Monday, February 28, 2011

Marriage as form of punishment...

I found it very odd that marriage is used as a punishment to the male characters in this play. If marriage is a sacrament then why is it being used as a punishment? Throughout the entire play, it seems as though marriage is viewed as something trivial and almost materialistic to the male characters. For example, in Act III, we find out that Angelo broke off his marriage with Mariana because her dowry was lost...
"There she losther marriage dowry; with both, her combinate husband, this well seeming Angelo" (III.1. 216-218)

In Act V, the sacrament of marriage of even further spit upon when the Duke begins giving out punishments to the male characters. For Lucio, he is to marry the prostitute he impregnated. Lucio even says to the Duke, ""Marrying a punk, my lord, is pressing to death" (V.1. 515). For Angelo, he is to marry Mariana, the woman he abandoned when her dowry was lost. Isabella is to marry the Duke, whether she likes to or not.

I have very mixed emotions regarding why Shakespeare would choose to use marriage as a form of punishment in this play. On one hand, I can understand making characters take responsibility for their actions, like Lucio. I can also see how Shakespeare is portraying the harsh reality that marriage is not always a fairy tale. However, this conclusion still leaves me with a feeling of confusion. Maybe it is because I, like the rest of us, am so far removed from the time period that my “independent woman” is kicking in and I’m finding it hard to believe that any woman would accept being married off to a man who dismissed her in the first place. I’m curious to see what the rest of you think of this. Why do you think Shakespeare used marriage as a punishment in this play?

6 comments:

Jeff Battersby said...

Is marriage used as a form of punishment? Or is the Duke using marriage as a way to protect Mariana? It seems, in the case of Mariana, that the Duke is using marriage as a means of protecting her. He tells Angelo to marry her before he puts him to death in order to give her back a dowry so she could marry someone else:

"For his possessions,
Although by confiscation they are ours,
We do enstate and widow you with all,
To buy you a better husband."

In the case of Lucio, I think he's forcing him to take responsibility for his actions. He's talking trash about the "punk," but, obviously, Lucio had no problem with the "punk" when he wanted to bed down with her.

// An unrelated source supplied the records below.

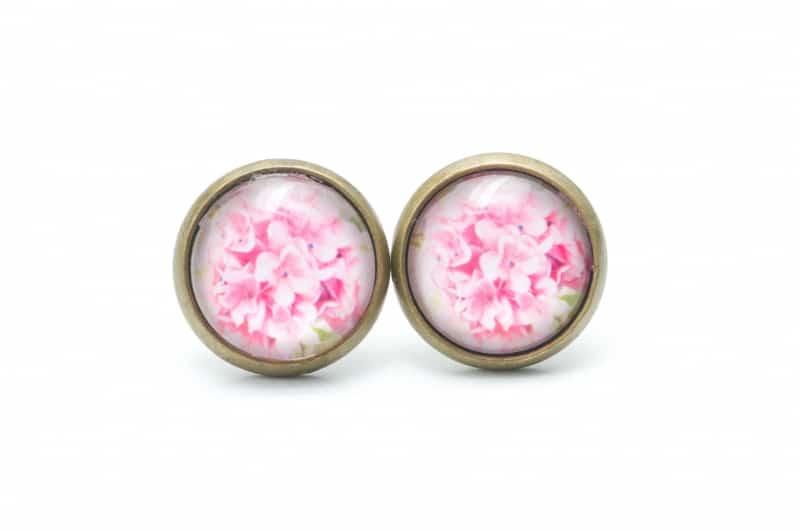 Druckknopf / Ohrstecker / Ohrhänger  rosa Blumenstrauß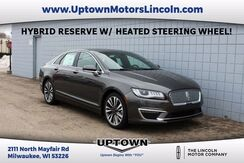 2017 Lincoln MKZ Hybrid Reserve Milwaukee and Slinger WI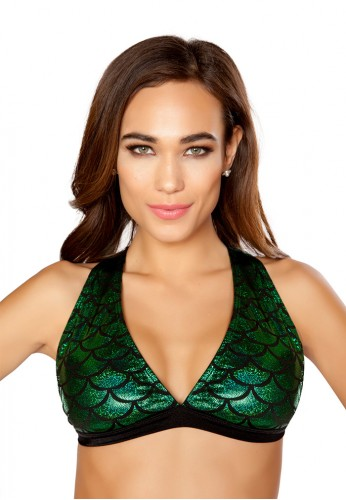 Green Mermaid Halter Top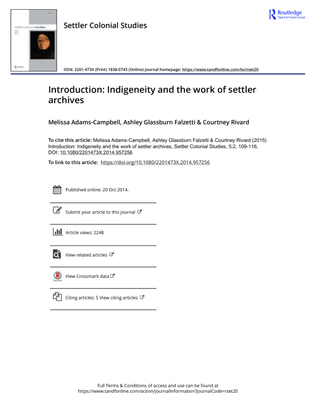 Indigeneity and the work of settler archives by Melissa Adams-Campbell, Ashley Glassburn Falzetti & Courtney Rivard,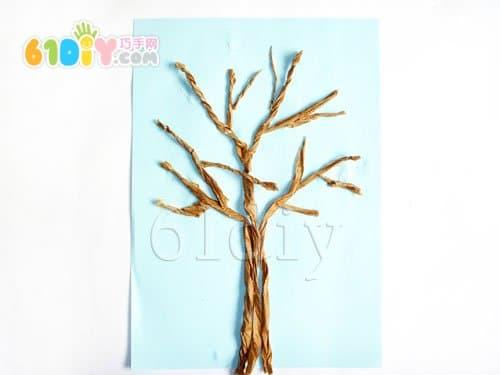 搓纸手工——秋天的树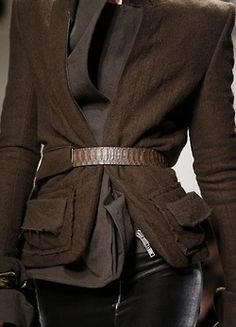 sophisticated-harmony:  from pinterest
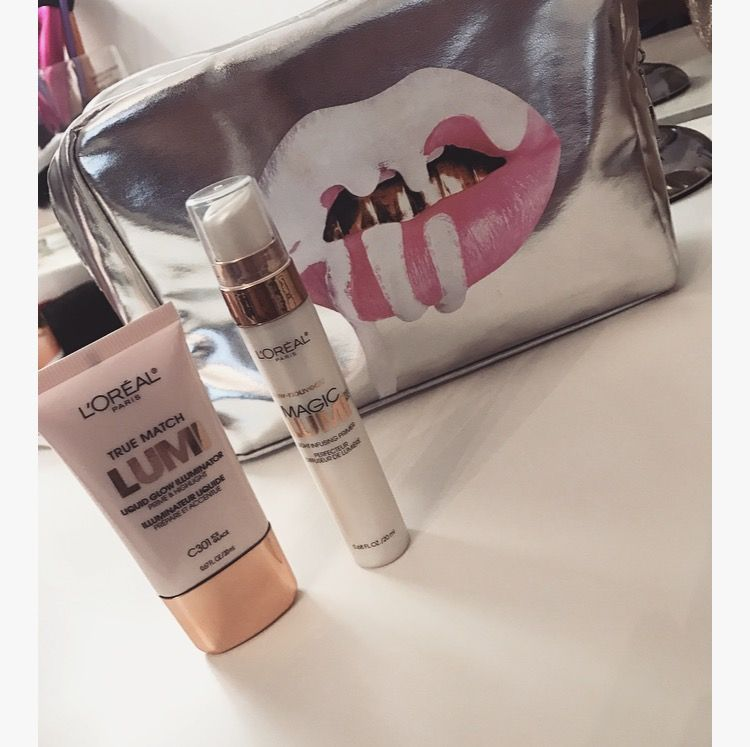 L'Oréal lumi light infusing primer and illuminated duo for a dewy and glowing complexion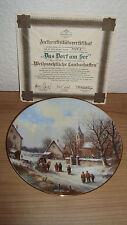 Tirschenreuth Sammelteller - Das Dorf am See - Zierteller- Bradex Porzellan -OVP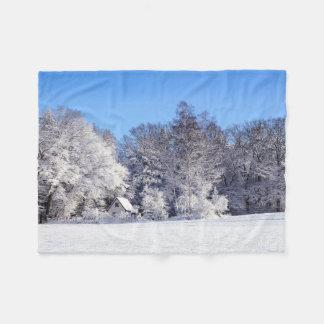 Couverture d'ouatine de scène de cottage d'hiver couverture polaire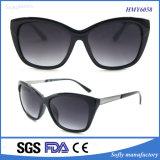 2017 occhiali da sole di plastica di protezione di promozione UV400 delle signore alla moda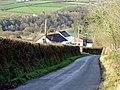 Penclippin Farm - geograph.org.uk - 655878.jpg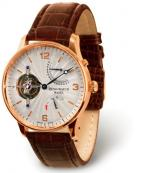 wristwatch Tourbillon Retrograde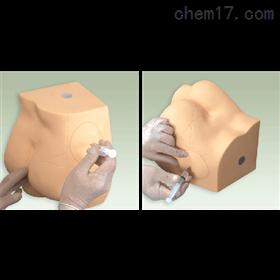 臀部注射实习模型|护理训练模型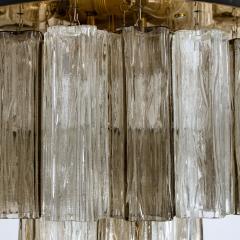 Kalmar Lighting Rare J T Kalmar Pagoda Chandelier in Blown Glass and Brass 1960 - 999832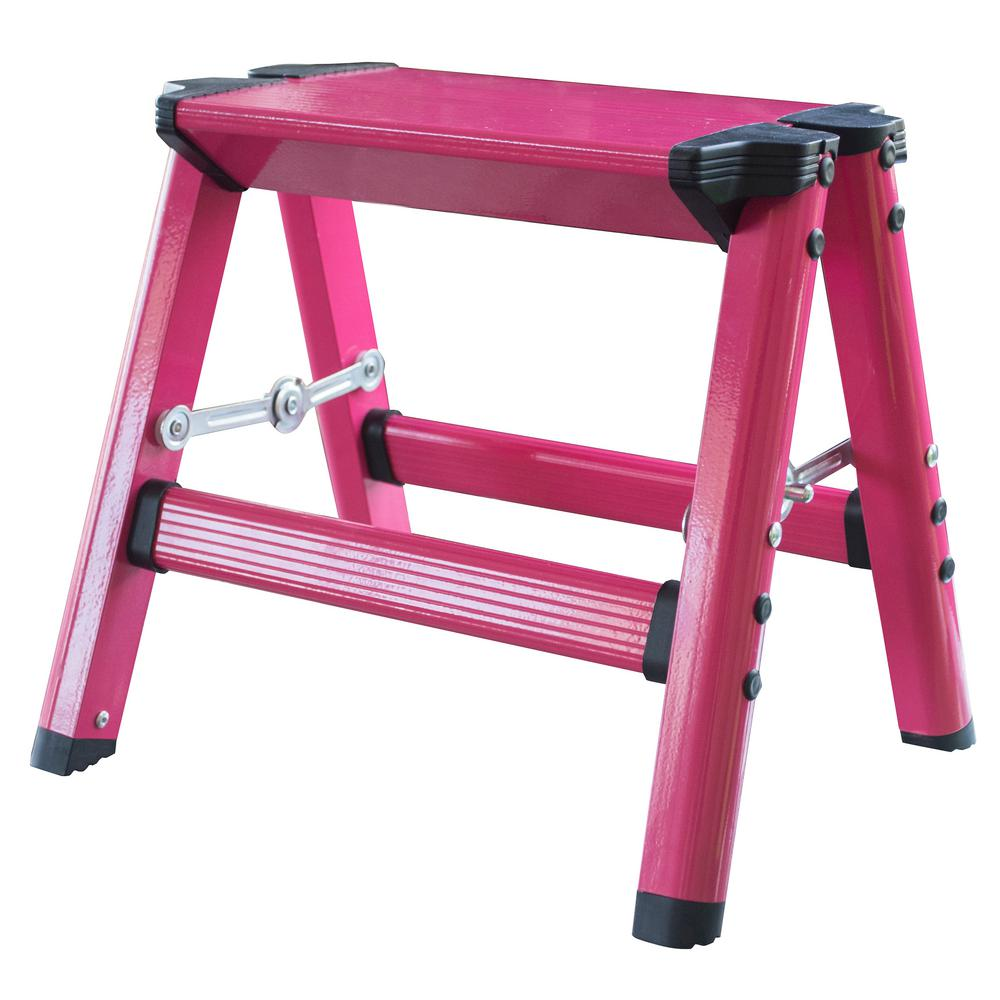AmeriHome Aluminum Single Step Folding Stool with 330 lbs. Load Capacity in Neon Pink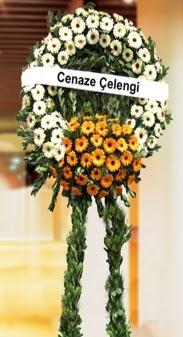 Cenaze çelenk modelleri  Antalya Melisa Melisa İnternetten çiçek siparişi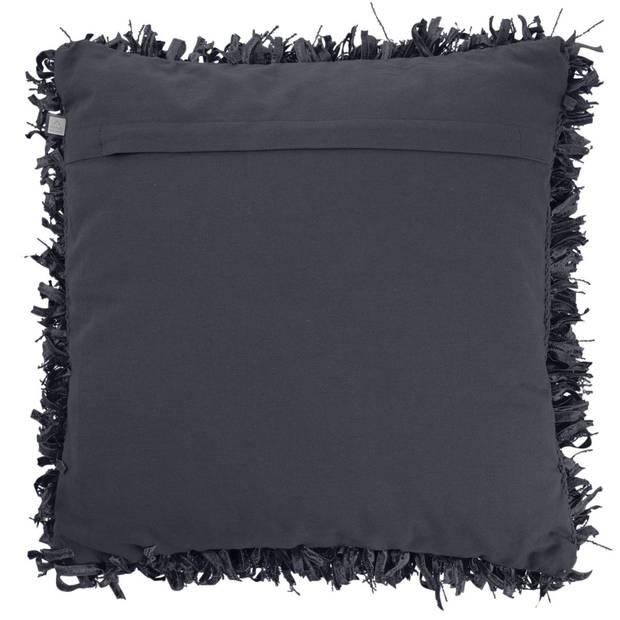 Dutch Decor Sierkussen Shannon 45x45 cm zwart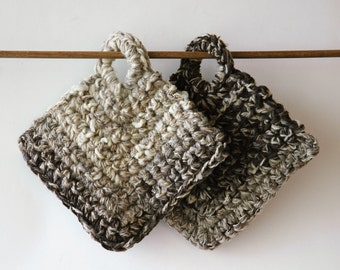 2 hanging pot holders / extra thick / handspun wool / natural browns / chunky knit trivet
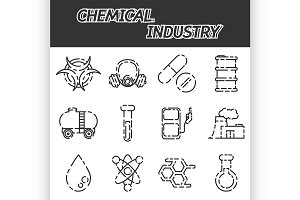 Chemical industry icon set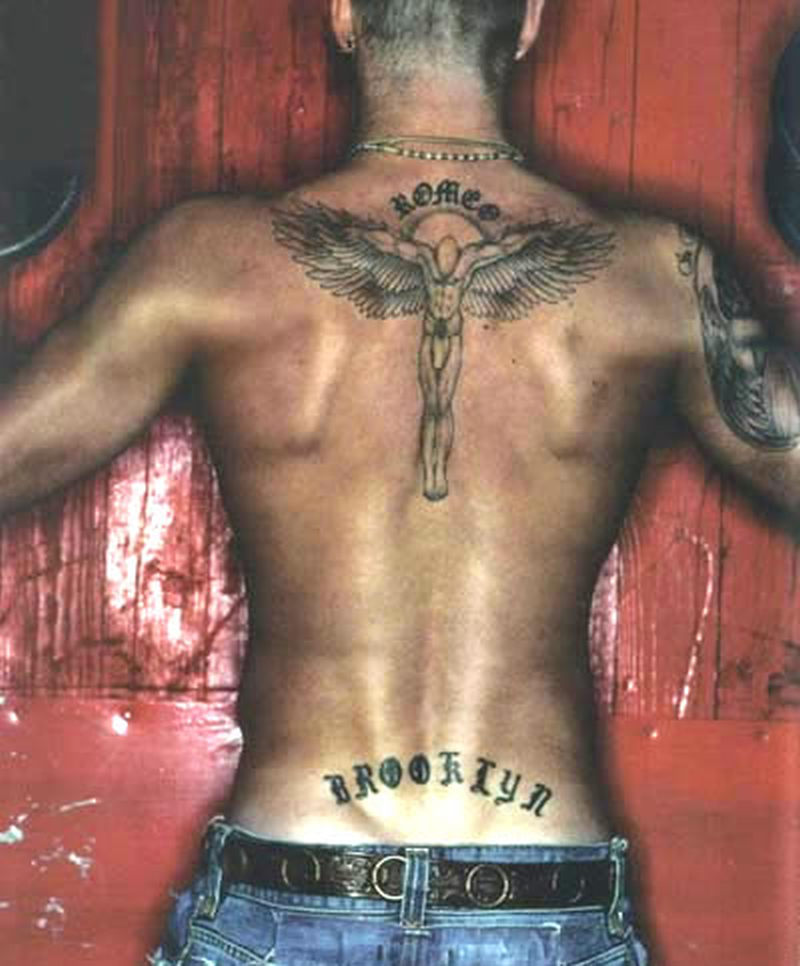 David beckham angel tattoo on back
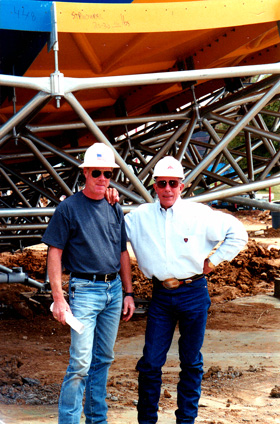 Rick Davis and Bill White at construction site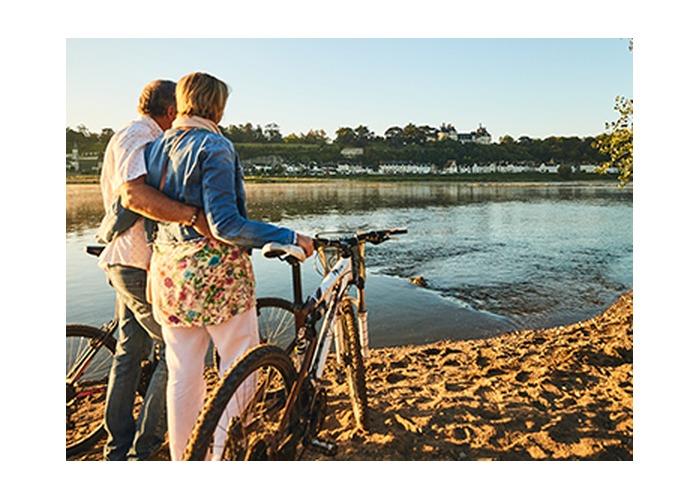 couple vélo chaumont_RCP_Chateaux_BenjaminBrolet_0057.jpg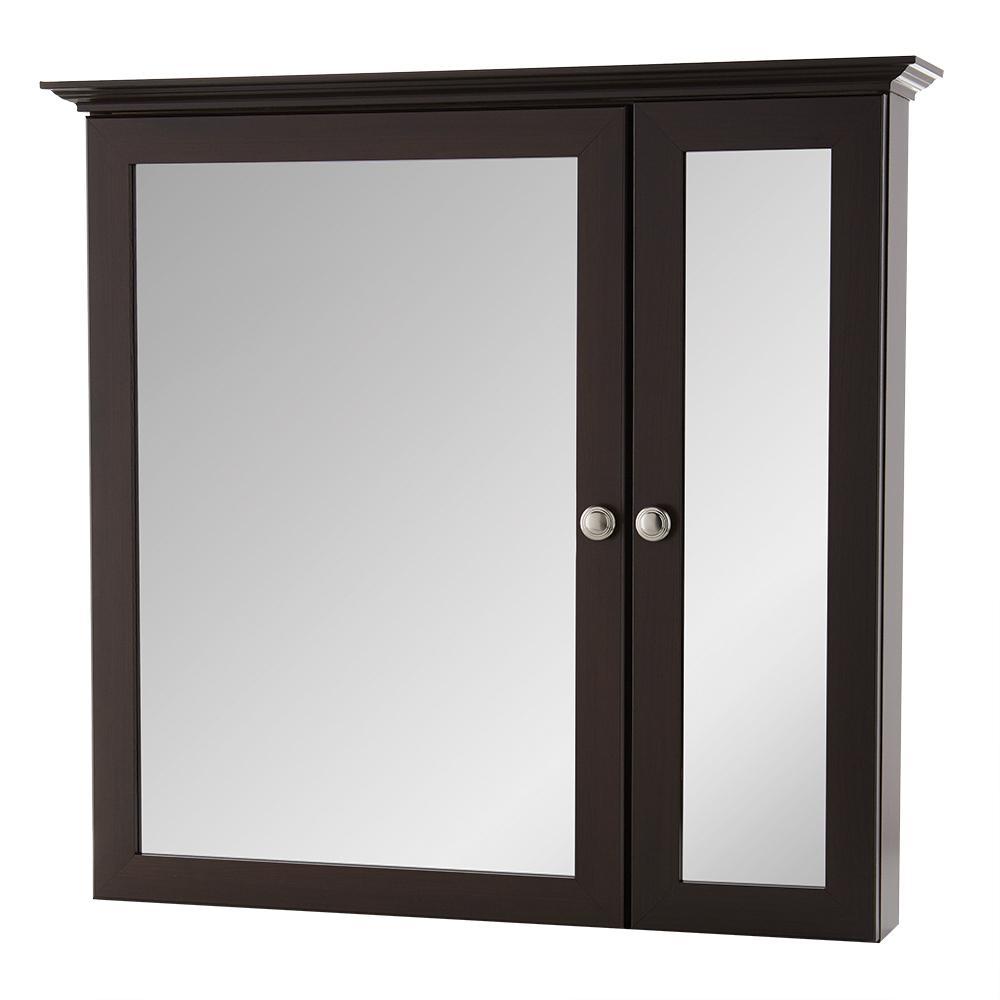 31 in. W x 29 in. H Fog Free Framed Surface-Mount Bi-View Bathroom Medicine Cabinet in Java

I don't know what it says about me, but I kind of enjoy this "punishment." Especially given that, without this particular form of punishment in this particular time, the women would have been far worse off without it.

Rachel Ritacco said...

I think marriage in these cases is only "punishment" because the men in this play do not want to be tied down. Like Jeff said, they are being forced to take responsibility for the ways in which they have messed up these women's lives. It seems that punishment is in the eye of the beholder here; Shakespeare is not putting down the institution of marriage, per se, he is simply thinking of the best way to scold these reckless men. For them, their nightmare appears to be getting tied down to women for whom they feel nothing.

hannahs said...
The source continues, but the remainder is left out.